Despite advances in management of both PA and MMA, prognosis—especially neurological—is still unfavourable. Also, massive uniformity of therapeutic interventions hinders our understanding of optimal treatment and our ability to compare patients’ outcomes.

The IQ in our cohort correlated negatively with frequency of metabolic crisis, length of hospital stay (first episode and thereafter), and time delay between suspected symptoms and diagnosis initiation. This indicates that the implementation of NBS would improve prognosis by shortening the diagnosis timeframe, allowing for rapid management initiation. The fact that albumin levels and growth percentiles had a positive correlation with natural protein intake, and that patients on high amounts of medical formula did not necessarily show an improvement in frequency of decompensation episodes, suggests that these patients can have a better outcome on mainly natural protein with medical formula only being used when patients fail to meet 100–120% of their RDI from natural protein.
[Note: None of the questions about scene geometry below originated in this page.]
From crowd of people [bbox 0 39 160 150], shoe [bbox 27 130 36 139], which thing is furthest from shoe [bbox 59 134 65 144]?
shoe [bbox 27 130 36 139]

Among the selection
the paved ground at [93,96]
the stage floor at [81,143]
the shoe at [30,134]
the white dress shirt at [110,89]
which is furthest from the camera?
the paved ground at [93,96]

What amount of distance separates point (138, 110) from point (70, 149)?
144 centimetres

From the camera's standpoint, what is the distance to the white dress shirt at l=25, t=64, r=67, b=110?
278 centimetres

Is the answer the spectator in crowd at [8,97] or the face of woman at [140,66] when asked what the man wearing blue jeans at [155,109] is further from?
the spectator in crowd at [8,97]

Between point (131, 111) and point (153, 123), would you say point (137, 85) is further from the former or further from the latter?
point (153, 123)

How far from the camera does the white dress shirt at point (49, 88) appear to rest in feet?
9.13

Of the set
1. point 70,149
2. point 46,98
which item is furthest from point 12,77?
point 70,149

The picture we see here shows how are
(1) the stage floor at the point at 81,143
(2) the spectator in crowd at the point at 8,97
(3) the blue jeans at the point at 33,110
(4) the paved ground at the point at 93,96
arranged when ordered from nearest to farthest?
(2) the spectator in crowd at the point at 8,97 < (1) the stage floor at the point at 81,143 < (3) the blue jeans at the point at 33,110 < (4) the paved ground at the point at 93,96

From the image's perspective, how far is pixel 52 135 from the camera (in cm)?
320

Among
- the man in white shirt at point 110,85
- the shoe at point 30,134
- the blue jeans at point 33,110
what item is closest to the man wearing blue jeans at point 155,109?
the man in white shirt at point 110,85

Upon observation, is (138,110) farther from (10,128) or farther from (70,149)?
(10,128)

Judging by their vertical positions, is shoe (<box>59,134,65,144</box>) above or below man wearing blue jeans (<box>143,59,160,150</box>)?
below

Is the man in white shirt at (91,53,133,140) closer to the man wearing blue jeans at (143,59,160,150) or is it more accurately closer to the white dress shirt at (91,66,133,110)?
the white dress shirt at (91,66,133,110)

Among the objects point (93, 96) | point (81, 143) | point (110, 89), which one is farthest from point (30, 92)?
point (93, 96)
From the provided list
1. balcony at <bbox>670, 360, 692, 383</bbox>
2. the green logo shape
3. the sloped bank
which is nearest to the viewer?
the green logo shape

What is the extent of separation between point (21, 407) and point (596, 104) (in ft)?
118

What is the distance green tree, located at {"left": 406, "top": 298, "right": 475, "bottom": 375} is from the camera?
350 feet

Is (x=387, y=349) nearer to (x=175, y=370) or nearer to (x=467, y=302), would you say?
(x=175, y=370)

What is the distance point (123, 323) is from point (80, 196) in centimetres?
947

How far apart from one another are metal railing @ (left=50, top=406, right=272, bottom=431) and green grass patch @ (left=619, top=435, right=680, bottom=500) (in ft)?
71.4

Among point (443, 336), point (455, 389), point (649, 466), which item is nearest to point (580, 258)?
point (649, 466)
Table 3 shows the daily protein intake of the patients categorized by age group and compared to the PROP recommendations. All patients had a total protein intake (gm/kg/day) that exceeded the recommended DRI for age 2.09 ± 0.24. Two patients had a natural protein intake that is below the DRI while the rest were within recommended levels of intake.

Data Availability

The data used to support this study are included within the manuscript.

Conflicts of Interest

All the authors declare no conflicts of interest. The corresponding author A. Mobarak received a joint supervision scholarship from the Missions Sector, Ministry of Higher Education, Egypt.

Acknowledgments

The authors are very thankful to Dr. Gabriella Horvath, Division of Biochemical Diseases, BC Children’s Hospital, Vancouver BC, Canada, for all her mentoring, guidance, and support during Amira Mobarak's Clinical Biochemical Genetics fellowship training at BC Children's Hospital and during the editing of this manuscript.